Required actions:
1. Answer these questions using the article about the new medical robotics center, one short answer per line.
(a) In which month will the center open?
(b) What is the name of the surgical robot the center trains?
(c) Which two surgical tasks does Goldberg give as examples of "tedious" work?
2. Resume the article about the new medical robotics center, picking up right after its final sentence.

Text for analysis:
____________
Campus researchers will create a center devoted to developing medical robots that can complete repetitive surgical tasks, allowing human surgeons to focus on more complex operations.
The Center for Automation and Learning for Medical Robotics was co-founded by campus electrical engineering and computer sciences professors Ken Goldberg and Pieter Abbeel and postdoctoral researcher Sachin Patil. With funding from the National Science Foundation and two private donors, the center will open in November. The center will focus on robot-assisted surgery, although several other projects include steerable surgical needles and cloud-based collaborative robot learning.
Goldberg, who will direct the center, said the research is opening the door to machine-automated surgery.
“For a long time, surgeons were like pedestrians — they did everything manually,” Goldberg said. “A car made it easier to get around, but it still had a human driver. And that’s what we mean when we say ‘robot.’ ”
Goldberg added that robots can handle “tedious” surgical tasks such as cutting and suturing so that surgeons can be more alert for the critical parts of the operation. He said a surgeon may perform suboptimally while trying to complete a repetitive task.
The center trains a surgical robot, called da Vinci, to complete tasks autonomously. The da Vinci robot currently used in operations is controlled by a human surgeon. Goldberg said a future application of this technology could be completing surgeries remotely, for example in a difficult-to-access developing nation.
____________
Data to examine:
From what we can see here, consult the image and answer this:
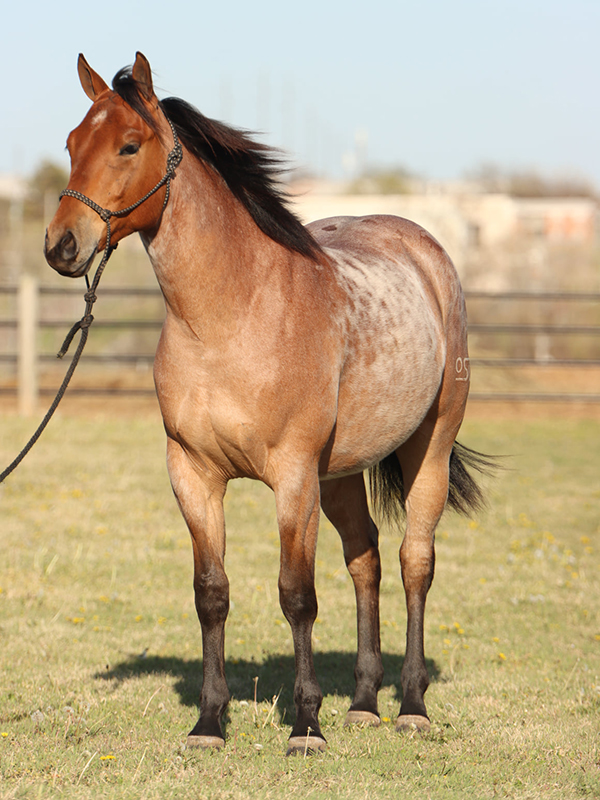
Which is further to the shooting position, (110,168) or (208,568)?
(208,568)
____________
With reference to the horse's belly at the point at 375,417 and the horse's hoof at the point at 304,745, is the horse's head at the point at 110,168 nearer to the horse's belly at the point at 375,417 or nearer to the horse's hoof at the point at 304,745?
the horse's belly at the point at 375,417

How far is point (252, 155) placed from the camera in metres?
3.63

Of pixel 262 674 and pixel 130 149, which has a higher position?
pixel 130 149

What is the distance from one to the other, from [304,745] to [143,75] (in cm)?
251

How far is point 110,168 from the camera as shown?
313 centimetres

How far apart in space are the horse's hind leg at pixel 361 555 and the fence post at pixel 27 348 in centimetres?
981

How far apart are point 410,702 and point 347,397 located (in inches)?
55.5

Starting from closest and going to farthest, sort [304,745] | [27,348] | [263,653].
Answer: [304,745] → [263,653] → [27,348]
____________
Answers for this exercise:
1.
(a) November
(b) da Vinci
(c) Cutting and suturing

2.
Stanford University associate professor of mechanical engineering Allison Okamura, who has collaborated with Goldberg and Abbeel, said the challenge with autonomous robots is ensuring that their behaviors are predictable.
While aspects of procedures involving bone, such as hip or knee replacements, can be performed by the robots without supervision, soft-tissue operations have not been possible. The center released a video in October showing a breakthrough in which the da Vinci robot completes automated tasks on soft-tissue materials after observing human-controlled demonstrations.
Patil, who serves as executive director, notes that it is far easier for robots to handle “rigid” materials than substances with human-tissue-like consistency.
Abbeel said the more “variability” and more “uncertainty” concerning soft, “deformable” tissue in a surgical environment, the more difficult it becomes for them to program a robot to respond. He said that programming a robot to complete specific maneuvers becomes difficult and that teaching the robot to observe the world and adapt its motions accordingly is more effective.
Goldberg hopes the center will allow the research to establish a stronger identity and focus.
“(The center) becomes like a magnet for all kinds of top people, and that’s really our primary goal, because it can accelerate the research, and help us grow,” Goldberg said.